For the cavity-to-beam induced voltage, we define

\[R_b \equiv \frac{\rho l^2}{8} \,\]

where \(\rho\) is the series impedance, \(l\) the accelerating length, \(\tau\) the filling time. The cavity-to-beam wake is

\[W_b(t) = \frac{4 R_b}{\tau} \mathsf{tri}\left(\frac{t}{\tau}\right) \cos(\omega_r t)\]

and the impulse response components are

\[\begin{split}h_{s,b}(t) &= \frac{2 R_b}{\tau} \mathsf{tri}\left(\frac{t}{\tau}\right) \cos((\omega_c - \omega_r)t) \, , \\ h_{c,b}(t) &= \frac{2 R_b}{\tau} \mathsf{tri}\left(\frac{t}{\tau}\right) \sin((\omega_c - \omega_r)t) \, ,\end{split}\]

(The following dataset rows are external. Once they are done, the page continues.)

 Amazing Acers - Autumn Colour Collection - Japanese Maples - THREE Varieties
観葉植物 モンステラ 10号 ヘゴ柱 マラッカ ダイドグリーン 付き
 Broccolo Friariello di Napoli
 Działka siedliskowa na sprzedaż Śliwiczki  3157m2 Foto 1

where \(\mathsf{tri}(x)\) is the triangular function, \(\omega_r\) is the central revolution frequency of the cavity, and \(\omega_c\) is the carrier revolution frequency of the I,Q demodulated current signal. On the carrier frequency, \(\omega_c = \omega_r\),

\[\begin{split}h_{s,b}(t) &= \frac{2 R_b}{\tau} \mathsf{tri}\left(\frac{t}{\tau}\right) \\ h_{c,b}(t) &= 0 \, .\end{split}\]

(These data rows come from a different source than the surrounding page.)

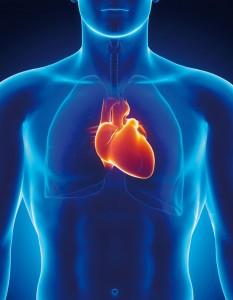 Eine der Haupttodesursachen in Deutschland: Akuter Herzinfarkt. Foto: istockphoto.com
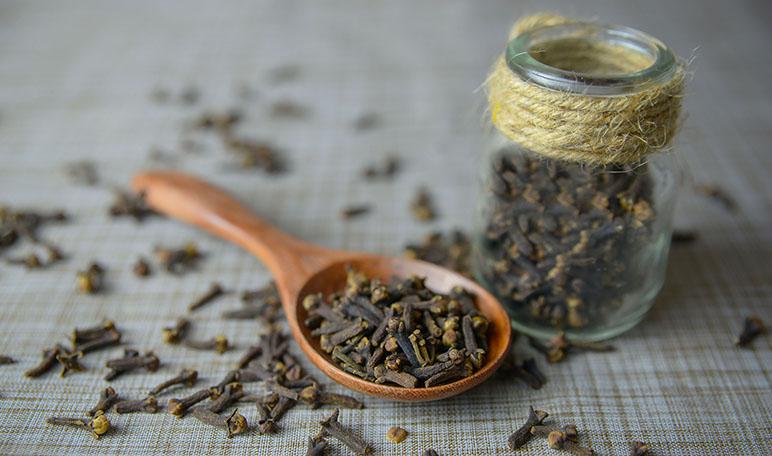 Remedios caseros para espantar a las avispas - Trucos de hogar caseros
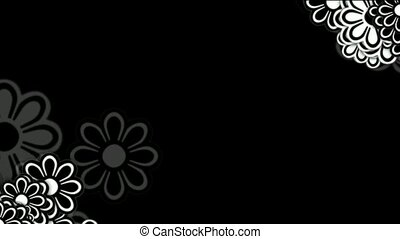 wild daisy flower,spring scence,wedding background.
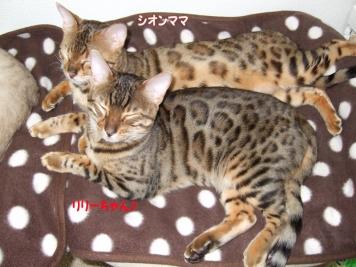 上:シオンママ/下:リリーちゃん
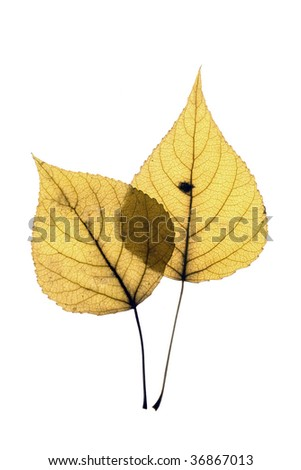 Two autumn leaf on white background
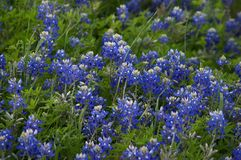 Bluebonnets. Texas bluebonnets Stock Photos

For the cavity-to-generator induced voltage, we define

\[R_g \equiv l \sqrt{\frac{\rho Z_0}{2}} \,\]

where \(Z_0\) is the shunt impedance when measuring the generator current; assumed to be 50 \(\Omega\). The cavity-to-generator wake is

\[W_g(t) = \frac{2 R_g}{\tau} \mathsf{rect}\left(\frac{t}{\tau}\right) \cos(\omega_r t)\]

and the impulse response components are

\[\begin{split}h_{s,g}(t) &= \frac{R_g}{\tau} \mathsf{rect}\left(\frac{t}{\tau}\right) \cos((\omega_c - \omega_r)t) \, , \\ h_{c,g}(t) &= \frac{R_g}{\tau} \mathsf{rect}\left(\frac{t}{\tau}\right) \sin((\omega_c - \omega_r)t) \, ,\end{split}\]

where \(\mathsf{rect}(x)\) is the rectangular function. On the carrier frequency, \(\omega_c = \omega_r\),

\[\begin{split}h_{s,g}(t) &= \frac{R_g}{\tau} \mathsf{rect}\left(\frac{t}{\tau}\right) \\ h_{c,g}(t) &= 0 \, .\end{split}\]
Parameters
  • l_cell (float) – Cavity cell length [m]

  • N_cells (int) – Number of accelerating (interacting) cells in a cavity

  • rho (float) – Series impedance [Ohms/m^2] of the cavity

  • v_g (float) – Group velocity [c] in units of the speed of light

  • omega_r (flaot) – Central (resonance) revolution frequency [1/s] of the cavity

Z_0

Shunt impedance of generator current measurement; assumed to be 50 Ohms

Type

float

R_beam

\(R_b\) [Omega] as defined above

Type

float

R_gen

\(R_g\) [Omega] as defined above

Type

float

l_cav

Length [m] of the interaction region

Type

float

tau

Cavity filling time [s]

Type

float

compute_wakes(time)

Computes the wake fields towards the beam and generator on the central cavity frequency.

Parameters
  • time_beam (float) – Time array of the beam to act on

  • time_gen (float) – Time array of the generator to act on

W_beam

\(W_b(t)\) [Omega/s] as defined above

Type

float array

W_gen

\(W_g(t)\) [Omega/s] as defined above

Type

float array

impulse_response_beam(omega_c, time_fine, time_coarse=None)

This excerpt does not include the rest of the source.